(Text passage)
Appellate Division of the Supreme Court of New York, Fourth Department
Mar 19, 2004
5 A.D.3d 1085 (N.Y. App. Div. 2004)

Opinion

CA 03-02099.

Decided March 19, 2004.

Appeals from an order and judgment (one document) of the Supreme Court, Erie County (John F. O'Donnell, J.), entered March 19, 2003. The order and judgment denied defendants' motions for summary judgment dismissing the complaint in a personal injury action.

ROE, SCHANTZ AND IACONO, BUFFALO (MITCHELL P. LENCZEWSKI OF COUNSEL), FOR DEFENDANTS-APPELLANTS LINDSAY P. GRAY AND SUSAN L. GRAY.

BOUVIER, O'CONNOR, LLP, BUFFALO (NORMAN E.S. GREENE OF COUNSEL), FOR DEFENDANT-APPELLANT SEAN C. KEEFE.

BARRY S. DOLGOFF, WILLIAMSON, FOR PLAINTIFF-RESPONDENT.

PRESENT: PINE, J.P., WISNER, SCUDDER, KEHOE, AND LAWTON, JJ.


MEMORANDUM AND ORDER

It is hereby ORDERED that the order and judgment so appealed from be and the same hereby is unanimously affirmed without costs.

Memorandum: Supreme Court properly denied the motions of defendants seeking summary judgment dismissing the complaint. Plaintiff commenced this action to recover damages for injuries he sustained when he was struck by a motor vehicle. Plaintiff was standing between two motor vehicles that had been involved in a minor traffic accident when one of the motor vehicles was rear-ended by a third motor vehicle operated by an unknown driver who fled the scene. Contrary to the contention of defendants, there is an issue of fact whether they were negligent in failing to remove their operable motor vehicles from the highway before the second accident occurred ( see Vehicle and Traffic Law § 1201 [a]; 8B N.Y. Jur 2d, Automobiles § 959; see also Shohet v. Sheehan, 238 A.D.2d 573; cf. Siegel v. Boedigheimer, 294 A.D.2d 560; Russo v. Sabella Bus Co., 275 A.D.2d 660).

(Stated exercise a) Find every line in the entries that contains the string "american", treating case as significant, and copy those lines.
The court opinion and the entries are unrelated material.

(Records shown)
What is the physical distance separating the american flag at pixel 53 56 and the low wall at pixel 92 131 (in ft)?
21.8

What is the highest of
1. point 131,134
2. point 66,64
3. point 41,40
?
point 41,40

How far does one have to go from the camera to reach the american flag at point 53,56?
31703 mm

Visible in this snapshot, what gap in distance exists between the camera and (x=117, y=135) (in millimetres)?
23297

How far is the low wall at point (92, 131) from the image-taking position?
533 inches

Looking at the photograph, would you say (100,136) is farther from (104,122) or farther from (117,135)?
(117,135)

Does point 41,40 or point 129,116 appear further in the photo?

--

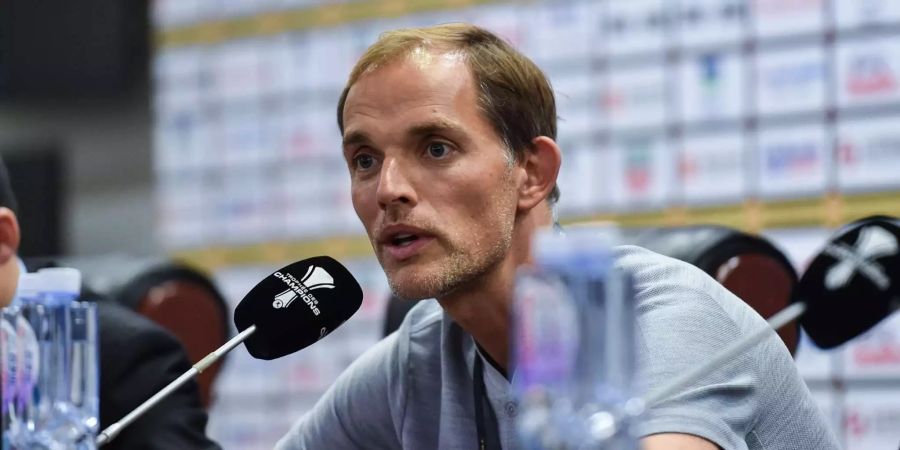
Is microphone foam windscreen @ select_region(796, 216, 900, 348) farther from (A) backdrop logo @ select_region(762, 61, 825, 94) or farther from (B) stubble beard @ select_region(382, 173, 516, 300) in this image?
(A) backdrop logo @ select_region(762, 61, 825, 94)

(Stated exercise b)
Answer these questions from the court opinion:
(i) Which county's Supreme Court entered the order and judgment under appeal?
(ii) Which attorney appeared for the plaintiff-respondent?
(iii) How did the appellate court dispose of the order and judgment?

(Task answer a)
What is the physical distance separating the american flag at pixel 53 56 and the low wall at pixel 92 131 (in ft)?
How far does one have to go from the camera to reach the american flag at point 53,56?

(Task answer b)
(i) Erie County
(ii) Barry S. Dolgoff, of Williamson
(iii) It unanimously affirmed the order and judgment without costs.